The hipsters of the 1940s and 1950s were the wiggers of their day. Like wiggers, they were white Americans trying to act black by copying the speech and dress of the black musicians whose music they loved. But for hipsters that music was not hip hop but jazz, like that of Charlie Parker, Miles Davis, Thelonius Monk and others. The beat writers, like Jack Kerouac and Allen Ginsberg, were part of that world.

Hipsters divided the world into the hip and the square. They were trying to be hip – cool, fashionable, in the know – not hopelessly square like their parents. They thought they were hip, but the jazz musicians they were copying did not think so.

There were maybe only 100,000 hipsters at most but their effect on white life has been huge.
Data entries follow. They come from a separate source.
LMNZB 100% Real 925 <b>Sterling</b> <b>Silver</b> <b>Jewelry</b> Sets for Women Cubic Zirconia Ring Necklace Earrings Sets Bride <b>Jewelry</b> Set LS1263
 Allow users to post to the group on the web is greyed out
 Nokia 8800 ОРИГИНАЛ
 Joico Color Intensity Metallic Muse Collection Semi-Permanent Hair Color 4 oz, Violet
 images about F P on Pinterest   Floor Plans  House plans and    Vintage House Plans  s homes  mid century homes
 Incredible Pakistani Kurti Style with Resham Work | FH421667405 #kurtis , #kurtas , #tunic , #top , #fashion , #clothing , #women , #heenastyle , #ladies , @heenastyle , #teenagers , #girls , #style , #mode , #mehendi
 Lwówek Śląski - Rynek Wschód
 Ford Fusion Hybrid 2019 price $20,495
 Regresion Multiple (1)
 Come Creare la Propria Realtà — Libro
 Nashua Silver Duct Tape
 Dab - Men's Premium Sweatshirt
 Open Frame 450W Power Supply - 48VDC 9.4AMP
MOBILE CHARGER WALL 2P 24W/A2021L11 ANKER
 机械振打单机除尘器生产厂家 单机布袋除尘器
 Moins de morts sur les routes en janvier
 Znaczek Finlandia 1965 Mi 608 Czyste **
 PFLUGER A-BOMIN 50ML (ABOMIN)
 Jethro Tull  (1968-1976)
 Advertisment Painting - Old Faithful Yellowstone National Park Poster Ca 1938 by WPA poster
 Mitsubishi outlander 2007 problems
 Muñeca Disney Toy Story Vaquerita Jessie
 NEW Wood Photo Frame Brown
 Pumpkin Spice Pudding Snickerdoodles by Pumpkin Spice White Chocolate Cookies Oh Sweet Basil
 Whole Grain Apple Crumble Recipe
Other whites saw them as cool and started copying them.

One measure of their effect are the new words and phrases they brought into white American English, many of them from black English and the jazz scene:

hip, square, corny, copasetic, gravy (= profits), freebie, dig (= understand, like), with it, put down, beat, cool, creep, man (as in “Cool, man”), groovy, gimme some skin, this joint is jumping, hype, in the groove, lock up (as in “lock up a deal”), moo juice.

Some of these, like “groovy”, sound dated, but others, like “put down”, seem completely ordinary now. The, like, overuse of the word like comes, like, from them.

From copying the hipsters, young white Americans in the 1960s:

  • Became freer and more open about sex.
  • Used bad language more freely.
  • Smoked marijuana and started doing other drugs.
  • Looked down on the hard work and material comfort of their parents.
  • Started becoming hippies, who took it all a step further.

They were copying white people who were copying their idea of black people.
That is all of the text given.